--- START OF Selected passage ---

What a Day! Action-Packed …

I attended a lunchtime concert, gave a talk, and heard a doctoral presentation. Surprisingly – or maybe not – I’m knackered!

‘What are we doing in St Andrews?’, the books asked.

I have a bone to pick with Mozart Allan. I brought a backpack full of his publications with me. If anyone has seen a small, middle-aged woman with a heavy backpack, staggering around St Andrews, the lady is not a tramp! It just renders me incapable of going up or down stairs at anything faster than snail’s pace.

I really HAD to bring Morven with me, but I was starting to regret my decision before I’d even reached St Catherine’s Lodge yesterday morning! Much as I love my travelling companions, I’ll be glad to put them safely back on my shelf at home, where they can talk about the exciting time they had being the centre of everyone’s attention.

Those Wakeful Hours weren’t Wasted

I would still have preferred a couple more hours’ sleep yesterday morning, but I sat down to revise my paper in the afternoon, and found my early morning brain had done me a favour: moving a couple of chunks of text didn’t involve much rewriting, and I think it makes a more interesting narrative.

My weekend working pattern is a bit disjointed – anyone running a household will understand – but that’s just my reality. Revise a bit of writing – start cooking dinner – a bit more revision. And so on. I tell myself that my subconscious mind is still working on it. (So, when I was carving the roast …? No, I don’t believe it was working at all!)

--- END OF Selected passage ---
--- START OF Extracted data ---

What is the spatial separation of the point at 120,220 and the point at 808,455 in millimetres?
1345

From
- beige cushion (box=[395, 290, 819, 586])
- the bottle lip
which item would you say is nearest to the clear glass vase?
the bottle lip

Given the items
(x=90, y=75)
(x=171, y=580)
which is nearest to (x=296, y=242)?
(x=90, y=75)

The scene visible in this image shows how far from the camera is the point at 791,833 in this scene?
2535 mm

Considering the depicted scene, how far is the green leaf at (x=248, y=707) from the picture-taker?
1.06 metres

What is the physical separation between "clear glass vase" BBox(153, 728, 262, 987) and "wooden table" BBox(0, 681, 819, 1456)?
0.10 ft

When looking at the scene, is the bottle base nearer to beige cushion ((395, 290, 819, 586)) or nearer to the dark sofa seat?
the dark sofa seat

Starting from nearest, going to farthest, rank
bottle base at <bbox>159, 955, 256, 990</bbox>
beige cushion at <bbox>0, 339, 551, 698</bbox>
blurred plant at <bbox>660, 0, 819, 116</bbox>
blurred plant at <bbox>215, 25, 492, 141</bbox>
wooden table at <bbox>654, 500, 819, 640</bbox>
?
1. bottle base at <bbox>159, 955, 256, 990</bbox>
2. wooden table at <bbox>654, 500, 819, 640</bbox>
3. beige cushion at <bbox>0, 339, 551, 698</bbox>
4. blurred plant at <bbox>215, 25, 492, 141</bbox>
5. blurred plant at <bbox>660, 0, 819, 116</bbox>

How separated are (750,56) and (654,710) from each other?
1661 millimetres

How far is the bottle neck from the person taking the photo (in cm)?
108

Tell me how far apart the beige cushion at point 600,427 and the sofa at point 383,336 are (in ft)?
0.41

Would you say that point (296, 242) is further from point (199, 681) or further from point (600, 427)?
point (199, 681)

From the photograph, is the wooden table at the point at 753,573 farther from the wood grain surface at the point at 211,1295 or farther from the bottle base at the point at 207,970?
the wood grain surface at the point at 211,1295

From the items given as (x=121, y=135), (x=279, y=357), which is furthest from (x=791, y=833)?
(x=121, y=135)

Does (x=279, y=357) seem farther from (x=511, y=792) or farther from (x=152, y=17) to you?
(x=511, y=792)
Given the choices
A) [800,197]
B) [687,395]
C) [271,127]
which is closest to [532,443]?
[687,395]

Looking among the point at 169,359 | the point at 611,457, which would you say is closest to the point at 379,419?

--- END OF Extracted data ---

**What is asked**.
#1 Transcribe the St Andrews blog post from "I really HAD" through "more interesting narrative.".
#2 For each statement, say whether the St Andrews blog post agrees, answering yes or no and quoting the deciding words: (a) The writer brought a backpack full of Mozart Allan's publications. (b) The writer revised the paper in the morning. (c) Moving chunks of text required a great deal of rewriting.
#3 Answer these questions from the St Andrews blog post:
(a) What three things did the writer do during the day?
(b) What place had the writer not yet reached when the regret began?
(c) What was the writer carving?

**Responses to the exercise**.
#1
I really HAD to bring Morven with me, but I was starting to regret my decision before I’d even reached St Catherine’s Lodge yesterday morning! Much as I love my travelling companions, I’ll be glad to put them safely back on my shelf at home, where they can talk about the exciting time they had being the centre of everyone’s attention.

Those Wakeful Hours weren’t Wasted

I would still have preferred a couple more hours’ sleep yesterday morning, but I sat down to revise my paper in the afternoon, and found my early morning brain had done me a favour: moving a couple of chunks of text didn’t involve much rewriting, and I think it makes a more interesting narrative.

#2
(a) Yes: "I brought a backpack full of his publications with me."
(b) No: "I sat down to revise my paper in the afternoon"
(c) No: "moving a couple of chunks of text didn’t involve much rewriting"

#3
(a) The writer attended a lunchtime concert, gave a talk, and heard a doctoral presentation.
(b) St Catherine’s Lodge.
(c) The roast.